While you could set the .requires_grad attribute of the actual parameters to True/False, I would probably just use two separate optimizers as it seems to be the cleaner approach.

Yes the problem is that I am using the DeepSpeed strategy and it doesn’t support more than one optimizer, otherwise I would do just like you suggested.
In the first case is it correct the order of the operations?

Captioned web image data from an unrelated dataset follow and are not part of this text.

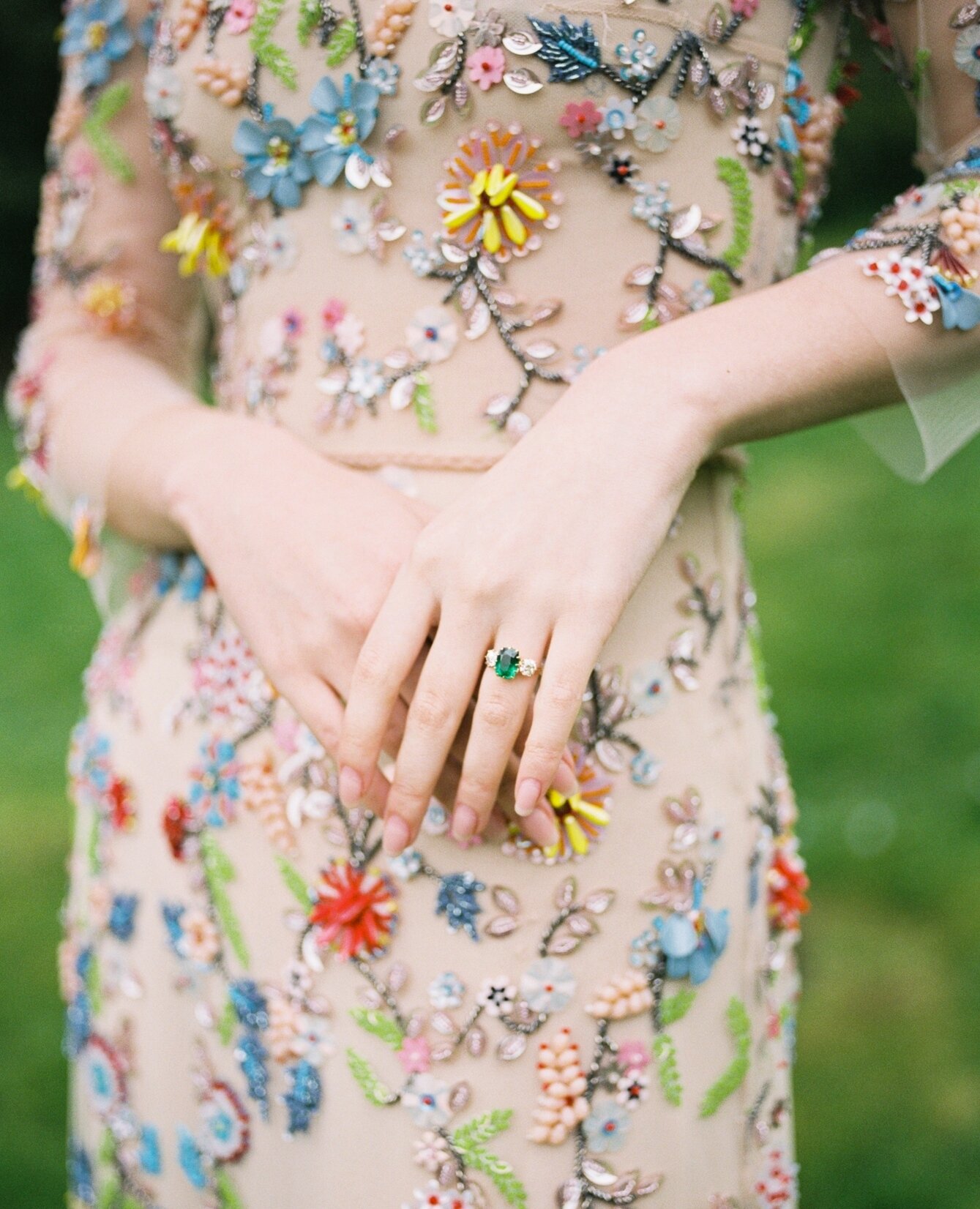 Zoey on film with the most gorgeous emerald ring from Victor Barbone.  YES to all the colors!⁠
⁠
Venue: Sezincote House @camillajpeake ⁠
Workshop Host: AMV Retreats @amv_retreats⁠
Wedding Planner, Styling + Design: AMV Weddings @amv_weddings⁠
Floral 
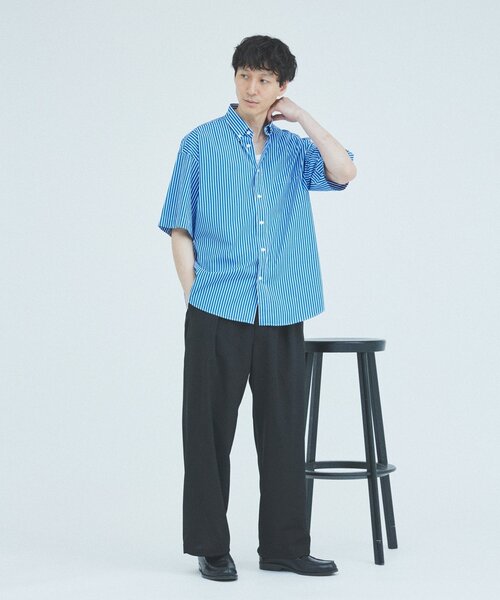 THOMAS MASON（トーマス メイソン）の「THOMAS MASON / トーマスメイソン ファットシルエット ボタンダウンシャツ（シャツ/ブラウス・メンズ・ライトブルー/ネイビー/スカイブルー/ベージュ系その他/ブルー/ブルー系その他・MEDIUM/SMALL/LARGE）」の10枚目の写真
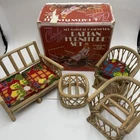 Vintage 1977 Charly Rattan Doll Furniture Set With Cushions and box
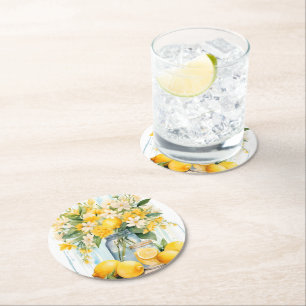 Zomercitroenbloesempot Ronde Kartonnen Onderzetter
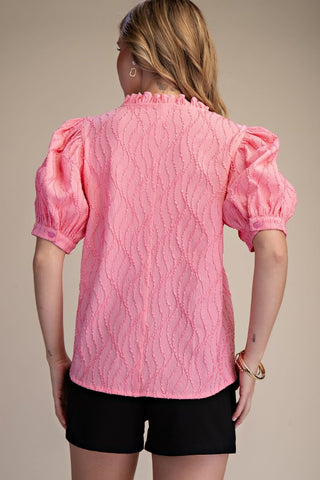 Ruffle V-Neck Puff Sleeve Top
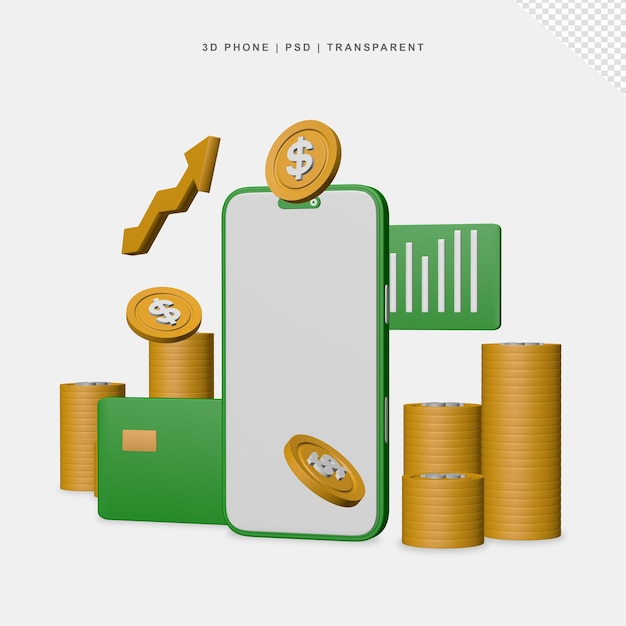 Telefone e cartão de moedas de ouro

# this is just pseudo-code
for p in opt.param_groups[0]: p.requires_grad_(True)
for p in opt.param_groups[1]: p.requires_grad_(False)

opt.zero_grad()
self.manual_backward(step_out["loss"])
opt.step()

...

# this is just pseudo-code
for p in opt.param_groups[0]: p.requires_grad_(False)
for p in opt.param_groups[1]: p.requires_grad_(True)

opt.zero_grad()
self.manual_backward(step_out["distillation_loss"])
opt.step()

Or should I zero the gradients only one time? Thank you for your time @ptrblck

Ah OK, that’s an unfortunate limitation.
Your approach might work as seen in this small example:

class MyModel(nn.Module):
    def __init__(self):
        super().__init__()
        self.fc1 = nn.Linear(1, 1)
        self.fc2 = nn.Linear(1, 1)
        
    def forward(self, x):
        x = self.fc1(x)
        x = F.relu(x)
        x = self.fc2(x)
        return x
    
model = MyModel()
optimizer = torch.optim.Adam([
    {"params": model.fc1.parameters(), "lr": 1.},
    {"params": model.fc2.parameters(), "lr": 1e-1}
])

x = torch.randn(1, 1)
out = model(x)
loss1 = out.mean()
loss2 = out.sum()

for param in optimizer.param_groups[1]["params"]:
    param.requires_grad = False
    
loss1.backward(retain_graph=True)
print([(name, p.grad) for name, p in model.named_parameters()])
# [('fc1.weight', tensor([[-0.3356]])), ('fc1.bias', tensor([-0.8679])), ('fc2.weight', None), ('fc2.bias', None)]
optimizer.step()

optimizer.zero_grad()
for param in optimizer.param_groups[1]["params"]:
    param.requires_grad = True
for param in optimizer.param_groups[0]["params"]:
    param.requires_grad = False
loss2.backward()
print([(name, p.grad) for name, p in model.named_parameters()])
# [('fc1.weight', None), ('fc1.bias', None), ('fc2.weight', tensor([[0.1324]])), ('fc2.bias', tensor([1.]))]
optimizer.step()

But be careful and double check if the optimizer is indeed working as expected.
In particular, note that some optimizers, such as Adam, use internal running stats to update the parameters. Even with a zero gradient the parameter would thus be updated.
Calling optimizer.zero_grad() will delete the .grad attribute in newer PyTorch releases as the set_to_none argument is set to True by default starting in torch==2.0.0.
While this is a performance improvement it also makes sure the optimizer is not able to update any parameters with “zero gradients” (which is in fact “deleted gradients” now).
Your opt.zero_grad() usage thus looks correct to me, but I would still double check in a small test script that no parameters are updated when they should be frozen.
Especially if you are using an older PyTorch release use opt.zero_grad(set_to_none=True) to delete the gradients as otherwise the second opt.step() will also update the previously updated parameters if your optimizer uses internal running stats.